Este ejemplo arroja luz sobre un hecho desafortunado que a veces enfrentamos como individuos. Es el hecho de que muchos hoy eligen llevar a cabo sus malas obras en privado, o en su hogar donde nadie los ve, o en la oscuridad de la noche, en la ausencia de la luz, porque en la oscuridad toda la suciedad, la inmundicia, y el pecado en nuestras vidas no se aprecia tan fácilmente. 

Muchos ladrones promedio, usualmente no roban una tienda, o violan la santidad del hogar de una persona, durante la luz del día; Prefieren hacerlo durante la oscuridad, o cuando no hay nadie alrededor que pueda verlos. 

Los individuos llevan a cabo sus malas obras en oculto porque asumen que nadie puede verlos, y por lo menos tienen menos riesgo de ser descubiertos; además, el pecado parece sentirse mejor en la oscuridad, o en privado. 

Pero sin importar lo que hagamos o que tan lejos lleguemos para encubrir nuestros actos, Dios los ve todos y conoce todos. El es Omnipresente (está en todo lugar al mismo tiempo), Omnisciente (lo sabe absolutamente todo), y Omnipotente (es todo poderoso); nada se puede ocultar de Él. Y cuando la luz de Su Hijo resplandece, todos los actos son revelados (Salmo 139:7-12).

Si verdaderamente proclamamos ser seguidores de Cristo y deseamos imitarlo (Efesios 5:1), entonces lo lógico para nosotros es vivir en la luz porque, cómo Cristo Jesús, la luz verdadera habita en nuestro interior, y Su luz no puede contener el resplandor que alumbre desde el interior para revelar la oscuridad en lo más hondo de nuestros corazones y nuestras vidas. 

Permite que la Luz brille en, y a través, de tu vida hoy para que todas las cosas sean reveladas.
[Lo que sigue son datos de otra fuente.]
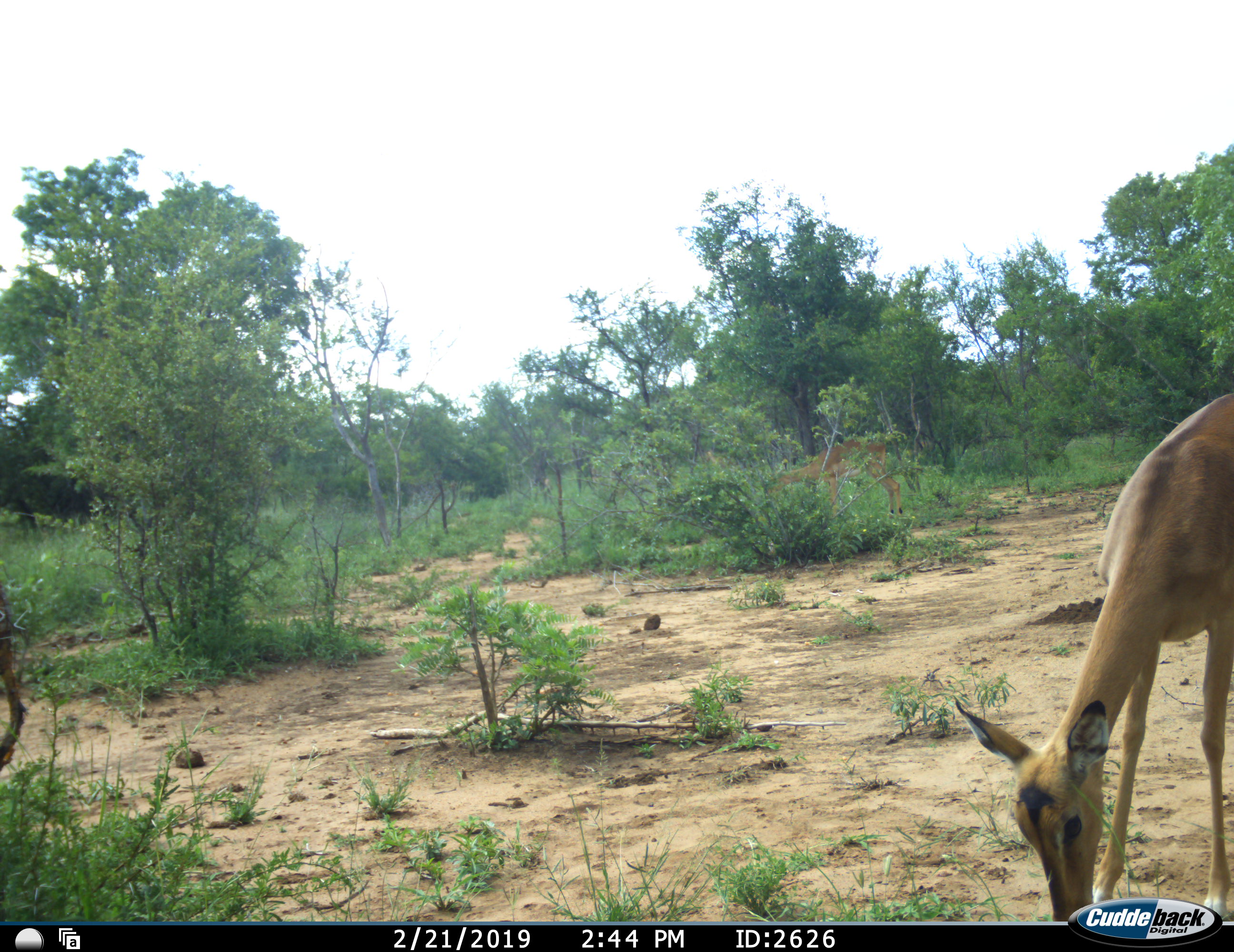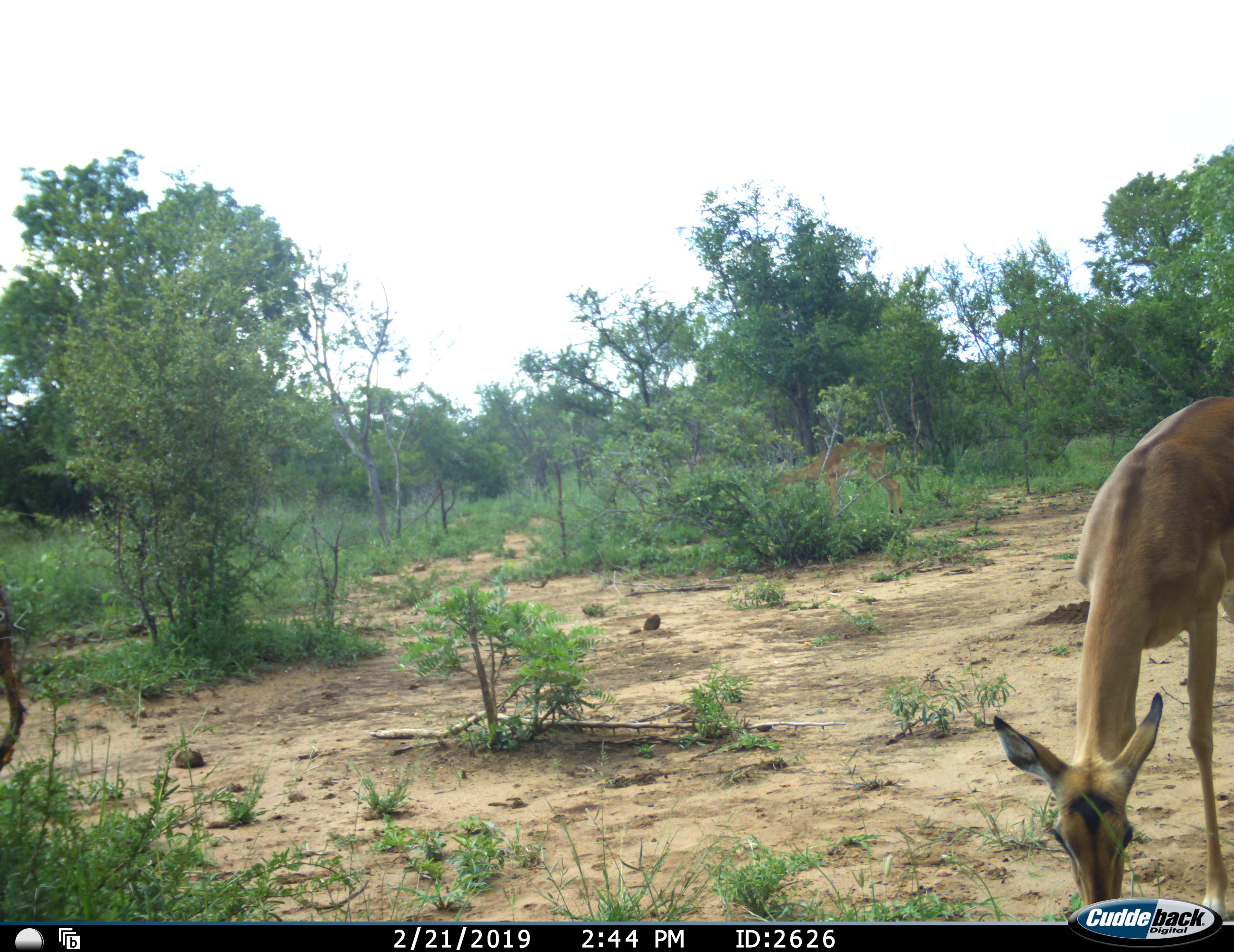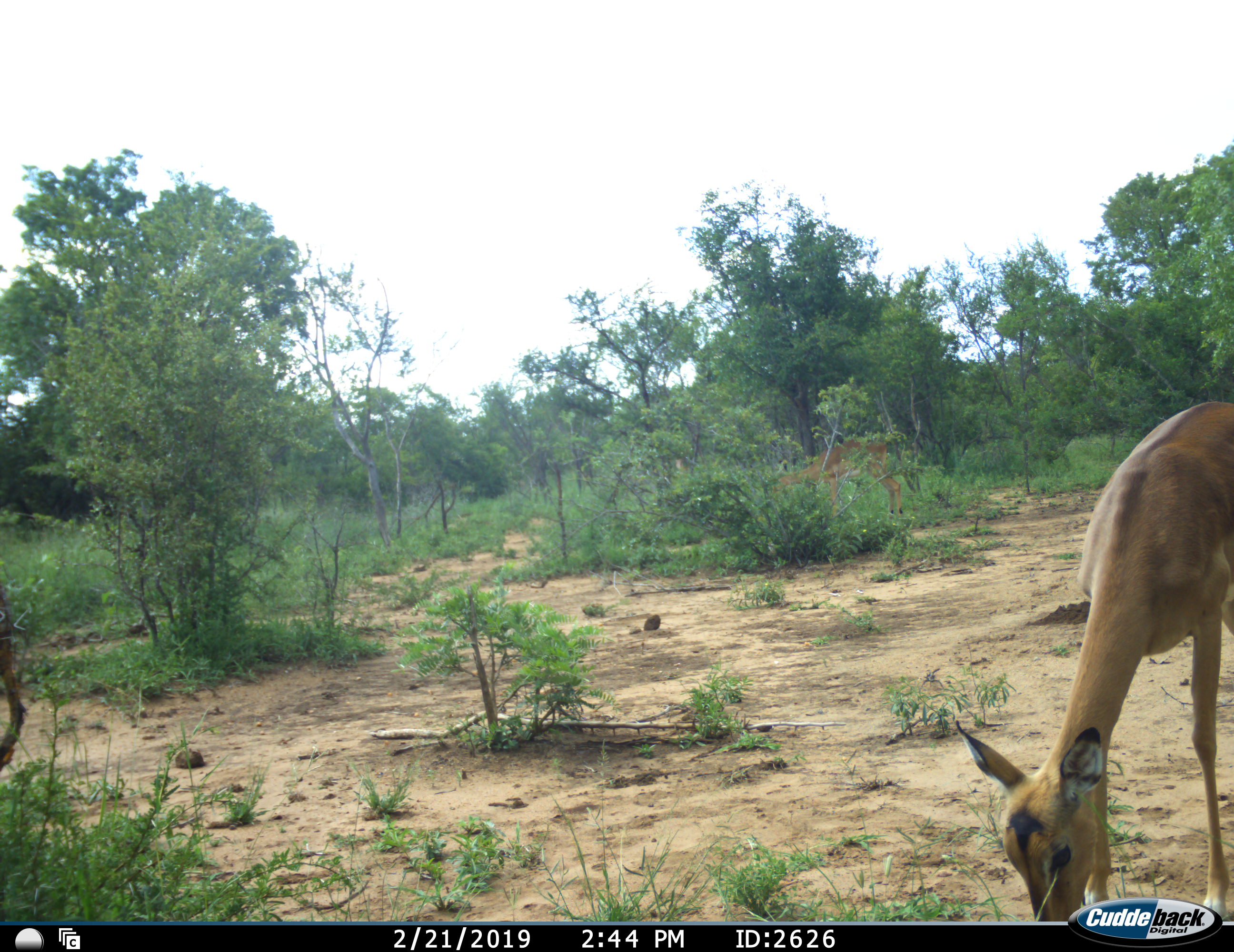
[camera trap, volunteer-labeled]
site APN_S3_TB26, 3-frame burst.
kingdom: Animalia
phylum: Chordata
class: Mammalia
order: Artiodactyla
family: Bovidae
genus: Aepyceros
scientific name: Aepyceros melampus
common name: impala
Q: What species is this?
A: Impala (Aepyceros melampus).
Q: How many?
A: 2.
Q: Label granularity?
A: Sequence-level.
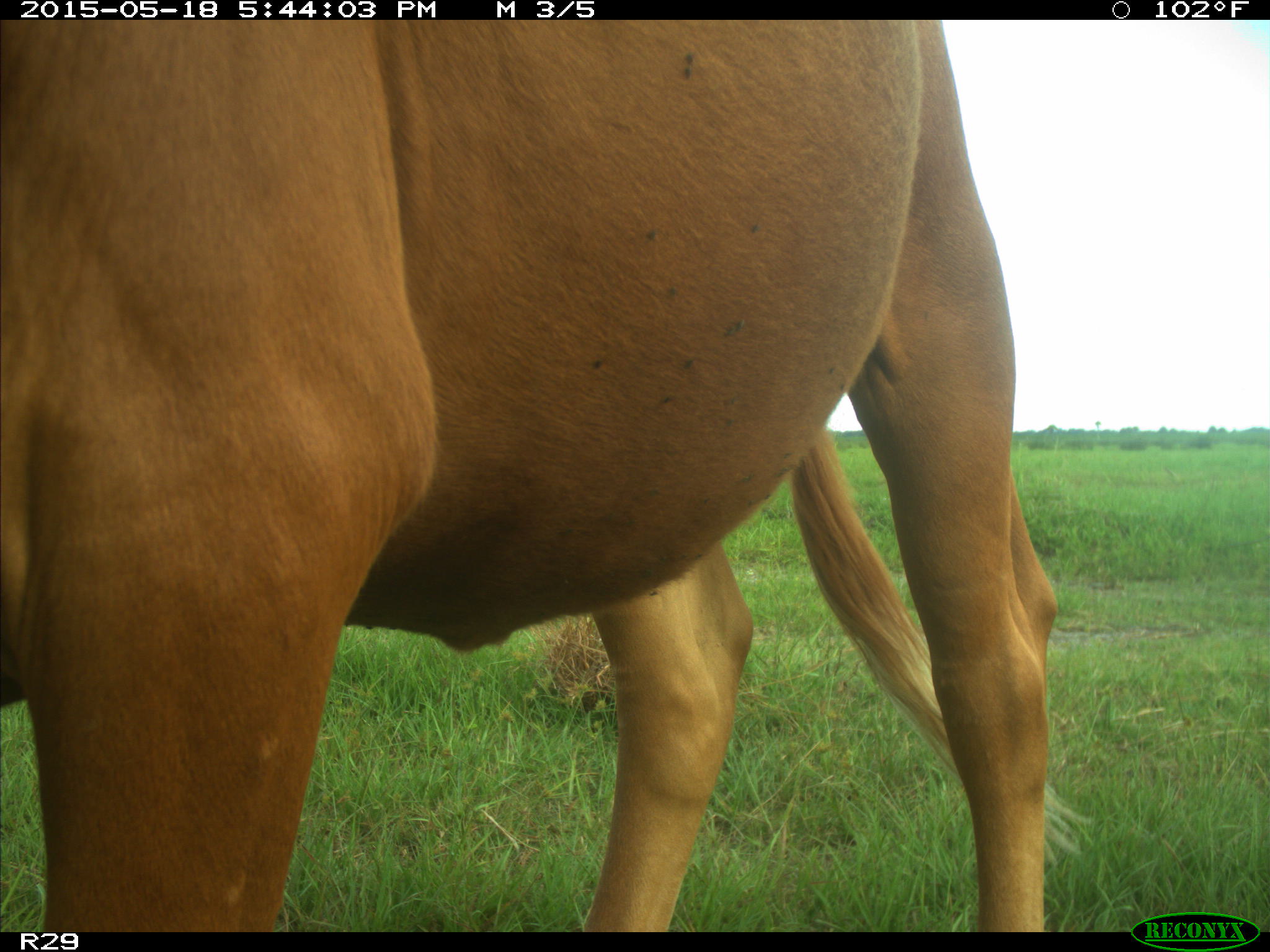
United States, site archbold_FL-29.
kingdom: Animalia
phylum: Chordata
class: Mammalia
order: Artiodactyla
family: Bovidae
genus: Bos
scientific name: Bos taurus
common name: domestic cow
Bos taurus (domestic cow).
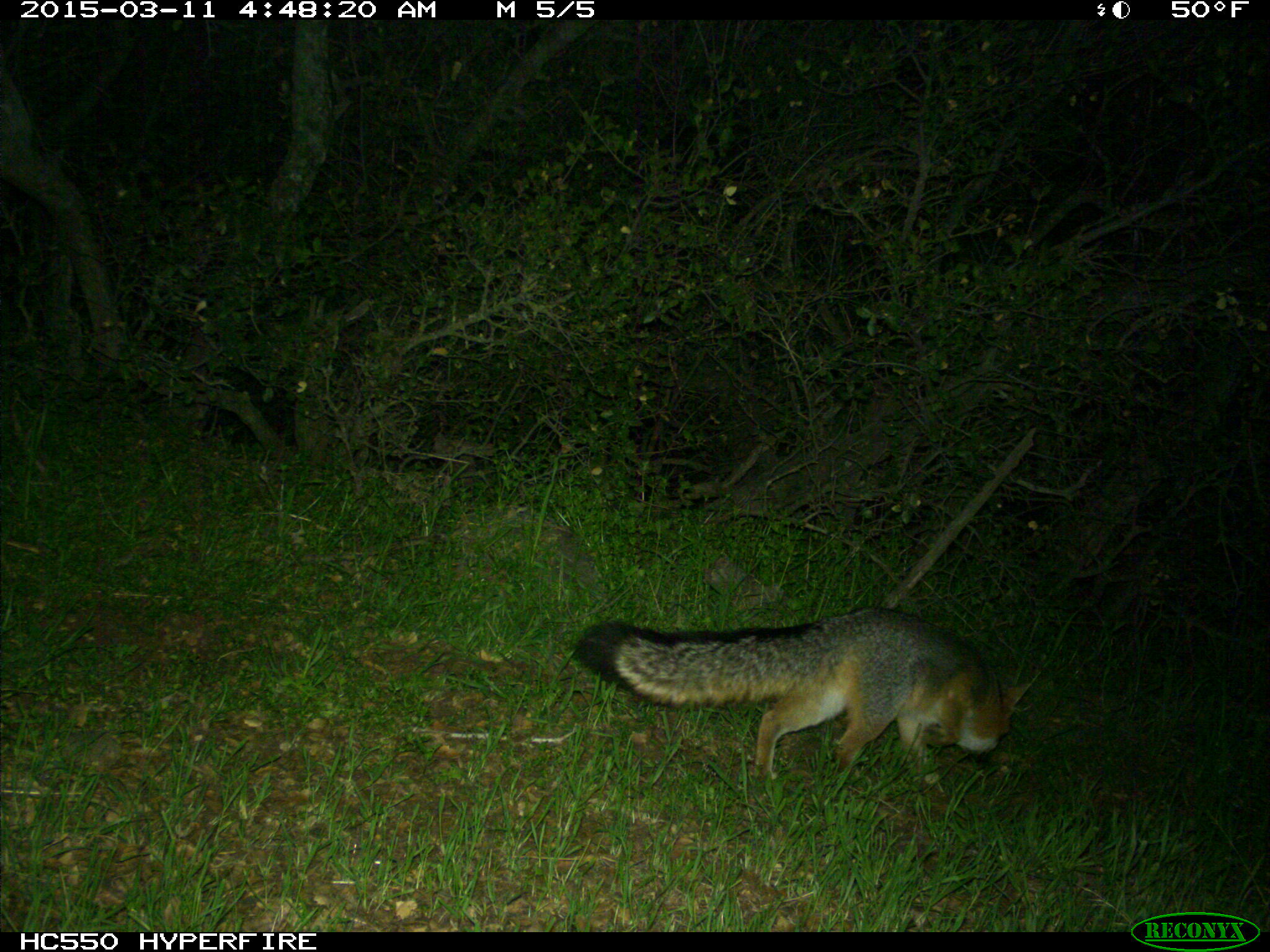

Recuerda, es la luz la que hace todas las cosas visibles. 

Puntos sugeridos para orar: 

Te invitamos a leer el Salmo 139: 7-12. Mientras lo haces ora a Dios esas palabras, y entrega toda tu vida en humildad ante la Luz de Cristo. 

Pidamos al Espíritu Santo que nos guíe para que seamos imitadores de Dios, e imitadores de Jesús, siendo luz en toda nuestra manera de vivir. 

Demos gracias a Jesús porque Su Luz sigue resplandeciendo en nuestros corazones en este tiempo, para darnos esperanza y propósito en medio de un mundo que carece de ello, y que podamos compartir esa luz a muchas personas.      

Pidamos a Dios que su luz resplandezca en aquellos corazones que hoy se encuentren viviendo en la oscuridad de algún pecado, de algún vicio, o alguna adicción. Su luz tiene poder de traer luz a cualquier corazón que le recibe.